§ Material provided:
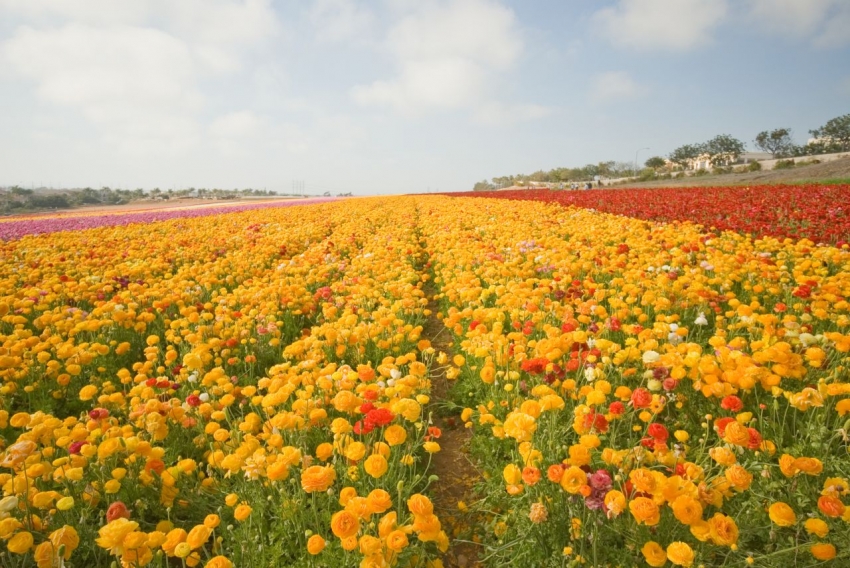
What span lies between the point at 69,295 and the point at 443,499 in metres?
5.88

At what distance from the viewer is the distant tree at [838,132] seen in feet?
256

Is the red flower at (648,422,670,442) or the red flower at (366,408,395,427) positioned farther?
the red flower at (366,408,395,427)

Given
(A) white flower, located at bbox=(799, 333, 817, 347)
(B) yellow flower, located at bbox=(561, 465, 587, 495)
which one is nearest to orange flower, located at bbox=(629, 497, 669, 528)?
(B) yellow flower, located at bbox=(561, 465, 587, 495)

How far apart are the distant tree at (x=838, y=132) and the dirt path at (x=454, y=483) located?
106 m

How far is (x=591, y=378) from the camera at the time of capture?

§ Written request: Rewrite all of the material above, replacing each "distant tree" with "faraway tree" and leaving every other word unchanged. Omit the pictures from your version.

§ Worked answer:
What span lies between the point at 69,295 and the point at 443,499 in metres?
5.88

At what distance from the viewer is the faraway tree at [838,132] seen in feet?
256

Is the red flower at (648,422,670,442) or the red flower at (366,408,395,427) positioned farther?
the red flower at (366,408,395,427)

Given
(A) white flower, located at bbox=(799, 333, 817, 347)
(B) yellow flower, located at bbox=(561, 465, 587, 495)
which one is nearest to orange flower, located at bbox=(629, 497, 669, 528)?
(B) yellow flower, located at bbox=(561, 465, 587, 495)

How far apart are the faraway tree at (x=838, y=132) and the dirt path at (x=454, y=483) located?
106 m

How far is (x=591, y=378) from the camera at the time of capture?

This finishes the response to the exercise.